TSMC, the largest contract chipmaker, rose 48% to about $19.4 billion in the third quarter, according to Bloomberg’s calculations while other manufacturers warned that they are facing “a tougher market as inventories build up and orders are being cut by data center and consumer tech clients.”
Thanks to TSMC, while investors feared a “severe downturn,” Morgan Stanley now projects a return to growth for the chip industry by the second half of 2023
This TSMC better-than-expected revenue can be explained thanks to Apple diversifying the chips used on the iPhone 14 lineup and the iPhone 14 Pro models selling better than ever.
Since supply constraints still trouble the industry, Apple is diversifying the chips it offers by maintaining the iPhone 14 with last year’s A15 Bionic, while its best-selling iPhones 14 Pro and 14 Pro Max feature the new A16 Bionic processor.
With that, TSMC was able to keep manufacturing a chip it already mastered while giving a boost to the new processor introduced by the Cupertino company.

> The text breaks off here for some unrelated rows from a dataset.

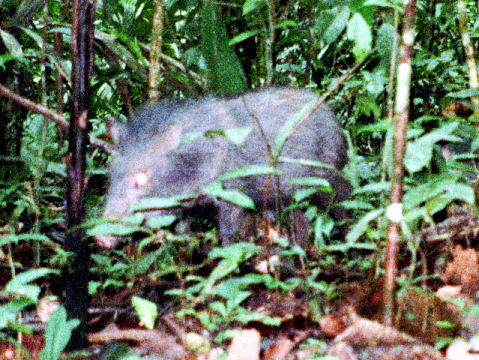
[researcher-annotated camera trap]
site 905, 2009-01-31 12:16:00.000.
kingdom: Animalia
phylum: Chordata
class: Mammalia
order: Artiodactyla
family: Tayassuidae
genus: Pecari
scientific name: Pecari tajacu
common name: collared peccary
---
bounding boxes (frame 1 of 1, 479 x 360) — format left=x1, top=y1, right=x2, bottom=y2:
pecari tajacu: left=88, top=85, right=352, bottom=253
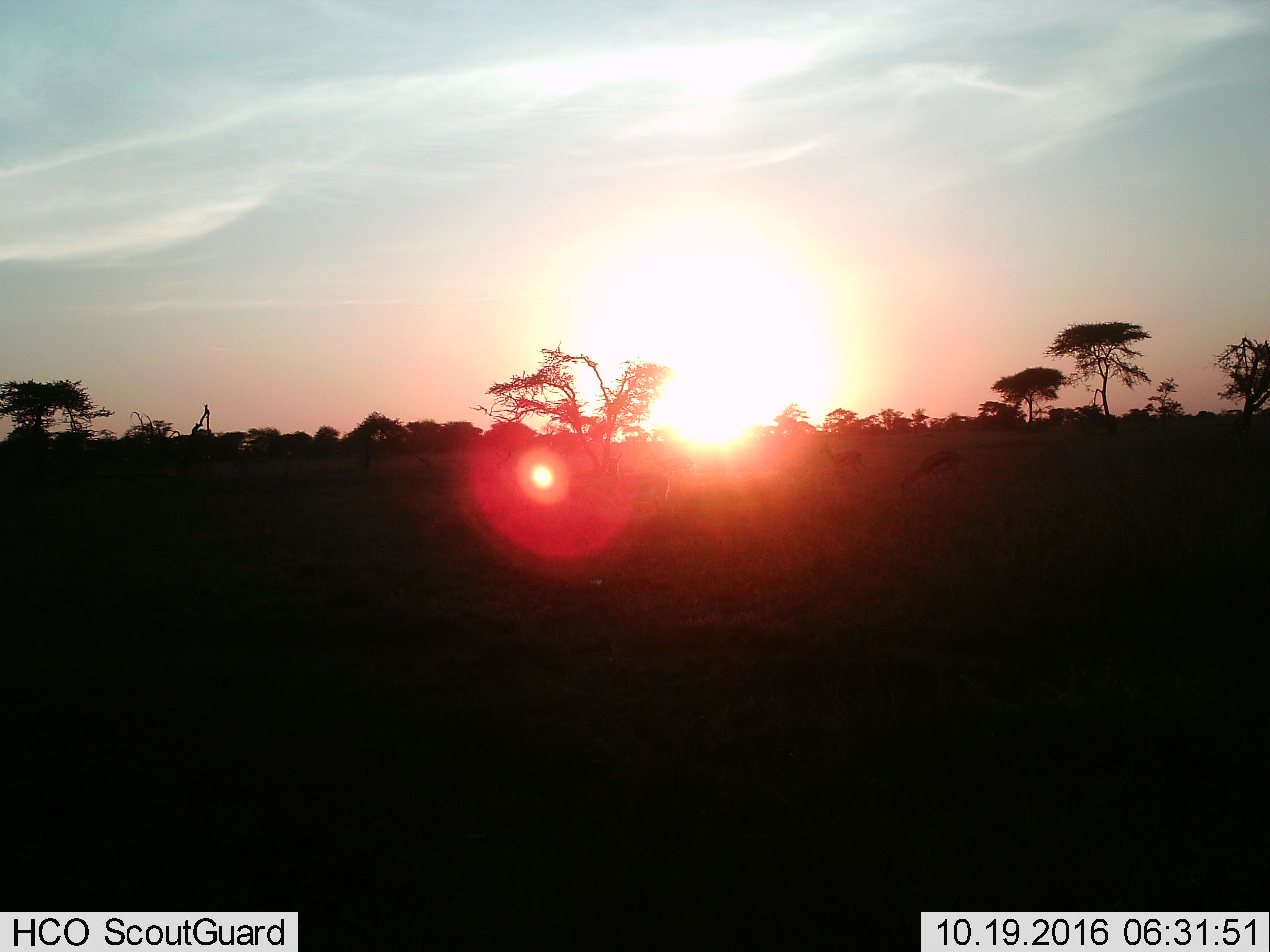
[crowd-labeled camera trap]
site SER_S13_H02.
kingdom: Animalia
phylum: Chordata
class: Mammalia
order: Artiodactyla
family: Bovidae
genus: Eudorcas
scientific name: Eudorcas thomsonii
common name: thomson's gazelle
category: gazellethomsons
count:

Here’s what Bloomberg Intelligence’s Charles Shum said about TSMC:
For now, overseas capacity expansion will be front and center, especially in the US and Japan, as TSMC pushes to meet customers’ diversification requests and rises to the challenge of growing competition from Samsung and Intel. Rapidly rising depreciation and material costs, coupled with increasing uncertainty in smartphone demand, are putting a cap on its gross margin.”